What Happens to Pets in a Divorce?   

    When two people get divorced, the parties to the divorce need to decide how marital property is divided, how custody is handled, who gets the house or if it is sold, etc. If they are unable to decide these things themselves, the court has the authority to make these decisions. 

Are Pets Similar to  Children?

     Generally speaking, custody of a child is decided based on the 12 best interest factors, and property is split "equitably." A frequent question when it comes to dividing property is how family pets are handled during a divorce. Fortunately, in most cases, the parties are able to resolve this issue amongst themselves. My experience is that most families choose to keep the dog (or cat) with the party that remains in the marital home. In other cases, one spouse may have been more interested in adopting the pet in the first place and the other spouse is happy to let him or her keep the pet.

How Michigan views Pets in a Divorce 

If the parties are unable to come to an agreement regarding who should acquire ownership of a beloved dog or cat, the court will make the decision and the animal’s future will be determined just like any other indivisible piece of property, no different than a television or a sofa. Michigan divorce law does not provide custody or support for the parties' pets. Unfortunately, pets are viewed more as property for which ownership must be assigned to only one party in a divorce case. As responsible Michigan pet owners who may be going through the divorce process, one should look into the collaborative divorce approach as one way to ensure that pets are taken into consideration throughout the process.

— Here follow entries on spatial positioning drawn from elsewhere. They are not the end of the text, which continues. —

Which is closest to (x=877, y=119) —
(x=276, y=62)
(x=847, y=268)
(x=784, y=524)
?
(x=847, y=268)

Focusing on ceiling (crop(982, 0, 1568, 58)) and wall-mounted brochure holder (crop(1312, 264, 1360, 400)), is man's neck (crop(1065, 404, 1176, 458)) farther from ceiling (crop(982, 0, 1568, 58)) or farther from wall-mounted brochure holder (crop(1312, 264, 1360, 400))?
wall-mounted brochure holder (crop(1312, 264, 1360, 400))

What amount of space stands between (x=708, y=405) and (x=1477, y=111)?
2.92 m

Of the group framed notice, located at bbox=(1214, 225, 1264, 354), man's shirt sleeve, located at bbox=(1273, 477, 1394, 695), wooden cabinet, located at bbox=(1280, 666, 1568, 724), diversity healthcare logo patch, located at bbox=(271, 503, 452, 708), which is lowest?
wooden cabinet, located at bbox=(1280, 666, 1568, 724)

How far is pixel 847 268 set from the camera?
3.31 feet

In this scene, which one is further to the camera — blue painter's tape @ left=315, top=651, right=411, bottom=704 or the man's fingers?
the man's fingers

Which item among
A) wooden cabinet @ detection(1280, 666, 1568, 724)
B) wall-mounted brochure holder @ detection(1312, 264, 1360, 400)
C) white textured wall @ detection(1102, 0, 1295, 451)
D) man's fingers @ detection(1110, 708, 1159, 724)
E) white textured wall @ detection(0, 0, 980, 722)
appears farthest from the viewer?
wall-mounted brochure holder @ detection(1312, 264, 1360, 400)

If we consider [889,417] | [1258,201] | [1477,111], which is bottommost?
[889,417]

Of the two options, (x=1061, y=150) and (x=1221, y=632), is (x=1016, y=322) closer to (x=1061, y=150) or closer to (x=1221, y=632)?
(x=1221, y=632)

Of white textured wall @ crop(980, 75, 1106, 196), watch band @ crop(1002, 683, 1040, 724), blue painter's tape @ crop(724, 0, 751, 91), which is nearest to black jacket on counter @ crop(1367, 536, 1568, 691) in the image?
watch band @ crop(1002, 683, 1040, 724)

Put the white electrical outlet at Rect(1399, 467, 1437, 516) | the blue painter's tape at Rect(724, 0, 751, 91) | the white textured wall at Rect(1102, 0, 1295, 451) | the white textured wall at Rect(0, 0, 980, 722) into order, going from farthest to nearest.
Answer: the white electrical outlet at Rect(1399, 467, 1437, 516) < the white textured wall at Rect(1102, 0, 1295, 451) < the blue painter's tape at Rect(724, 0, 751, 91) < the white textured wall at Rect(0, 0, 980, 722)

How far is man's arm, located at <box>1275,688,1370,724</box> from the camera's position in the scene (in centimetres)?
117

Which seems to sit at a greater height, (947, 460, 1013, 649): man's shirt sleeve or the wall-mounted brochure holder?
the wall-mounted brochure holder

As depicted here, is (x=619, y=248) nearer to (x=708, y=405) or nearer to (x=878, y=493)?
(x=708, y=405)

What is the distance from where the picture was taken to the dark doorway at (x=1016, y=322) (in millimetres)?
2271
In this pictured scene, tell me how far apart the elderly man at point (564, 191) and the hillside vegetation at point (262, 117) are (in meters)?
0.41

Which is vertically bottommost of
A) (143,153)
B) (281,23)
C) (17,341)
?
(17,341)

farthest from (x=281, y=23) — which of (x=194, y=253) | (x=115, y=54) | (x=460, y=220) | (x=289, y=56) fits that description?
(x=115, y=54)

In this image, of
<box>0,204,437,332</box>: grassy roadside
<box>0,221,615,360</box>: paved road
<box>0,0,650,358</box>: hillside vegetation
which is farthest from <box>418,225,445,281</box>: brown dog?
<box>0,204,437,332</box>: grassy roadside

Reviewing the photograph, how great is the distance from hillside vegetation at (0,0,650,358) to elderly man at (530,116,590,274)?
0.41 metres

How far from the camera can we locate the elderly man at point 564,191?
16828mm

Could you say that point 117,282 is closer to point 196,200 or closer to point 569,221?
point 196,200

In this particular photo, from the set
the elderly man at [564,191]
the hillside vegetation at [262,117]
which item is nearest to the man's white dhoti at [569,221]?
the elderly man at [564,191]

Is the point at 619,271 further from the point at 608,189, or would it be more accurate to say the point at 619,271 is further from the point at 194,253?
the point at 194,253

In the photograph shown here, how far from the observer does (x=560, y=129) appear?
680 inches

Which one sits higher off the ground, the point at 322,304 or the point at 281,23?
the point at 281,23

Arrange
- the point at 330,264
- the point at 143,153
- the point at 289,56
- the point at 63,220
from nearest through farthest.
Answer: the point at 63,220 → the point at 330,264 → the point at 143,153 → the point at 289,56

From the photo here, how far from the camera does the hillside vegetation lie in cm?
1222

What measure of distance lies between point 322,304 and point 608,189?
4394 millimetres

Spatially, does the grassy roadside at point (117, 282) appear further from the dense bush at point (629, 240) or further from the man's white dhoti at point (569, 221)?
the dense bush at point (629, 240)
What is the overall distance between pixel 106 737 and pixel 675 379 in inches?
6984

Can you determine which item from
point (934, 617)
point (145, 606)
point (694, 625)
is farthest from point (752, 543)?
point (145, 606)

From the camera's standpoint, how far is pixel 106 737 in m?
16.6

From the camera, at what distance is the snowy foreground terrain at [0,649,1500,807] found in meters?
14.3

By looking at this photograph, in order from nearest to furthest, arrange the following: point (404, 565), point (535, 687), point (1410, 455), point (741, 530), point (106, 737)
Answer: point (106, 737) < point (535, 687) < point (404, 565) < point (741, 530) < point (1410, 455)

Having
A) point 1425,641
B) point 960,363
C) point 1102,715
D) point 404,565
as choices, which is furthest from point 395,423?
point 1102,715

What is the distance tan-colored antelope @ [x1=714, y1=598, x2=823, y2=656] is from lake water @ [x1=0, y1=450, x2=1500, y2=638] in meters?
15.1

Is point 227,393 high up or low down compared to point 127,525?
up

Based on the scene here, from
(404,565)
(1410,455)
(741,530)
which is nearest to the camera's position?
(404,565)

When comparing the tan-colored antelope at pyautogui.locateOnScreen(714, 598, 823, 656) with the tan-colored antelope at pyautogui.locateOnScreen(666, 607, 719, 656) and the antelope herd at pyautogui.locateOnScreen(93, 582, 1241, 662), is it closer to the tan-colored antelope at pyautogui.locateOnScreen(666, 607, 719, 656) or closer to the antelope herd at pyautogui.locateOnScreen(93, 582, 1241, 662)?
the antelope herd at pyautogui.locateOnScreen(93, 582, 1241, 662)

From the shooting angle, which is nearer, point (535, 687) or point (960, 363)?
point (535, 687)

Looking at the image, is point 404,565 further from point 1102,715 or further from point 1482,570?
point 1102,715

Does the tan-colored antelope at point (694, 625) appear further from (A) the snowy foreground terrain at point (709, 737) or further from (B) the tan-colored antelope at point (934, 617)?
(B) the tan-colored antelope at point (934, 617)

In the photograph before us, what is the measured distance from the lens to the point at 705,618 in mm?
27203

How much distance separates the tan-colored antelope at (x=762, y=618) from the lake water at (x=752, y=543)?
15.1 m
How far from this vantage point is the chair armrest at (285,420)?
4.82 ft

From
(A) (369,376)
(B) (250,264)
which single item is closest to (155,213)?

How Other States Handle Pets in Divorce

     Some states, such as Illinois, have passed laws that will allow courts to make determinations regarding ownership and responsibility of pets in a manner similar to how custody of a child is determined . The Illinois law reads, in part, "If the court finds that a companion animal of the parties is a marital asset, it shall allocate the sole or joint ownership of and responsibility for a companion animal of the parties. In issuing an order under this subsection, the court shall take into consideration the well-being of the companion animal." In other words, courts will determine if the animal was acquired during the marriage (i.e., whether it’s a marital asset) and, if so, then the court will give responsibility of the animal to one or both of the parties.

     Another state that is addressing the issue is Rhode Island. In Rhode Island, a bill was introduced which would require judges to “consider the best interest of the animal” in a divorce. Charlene Lima, the sponsor of the bill, said in an interview, “A lot of time I think [the issue of pet custody] is used as retribution. People can get really vicious in divorces.”

     Over the past several years, pets in the U.S. have received more protection under the law as courts have acknowledged that animals are not merely pieces of property but more members of the family. If this trend continues, it’s a matter of when, not if, Michigan enacts a similar law.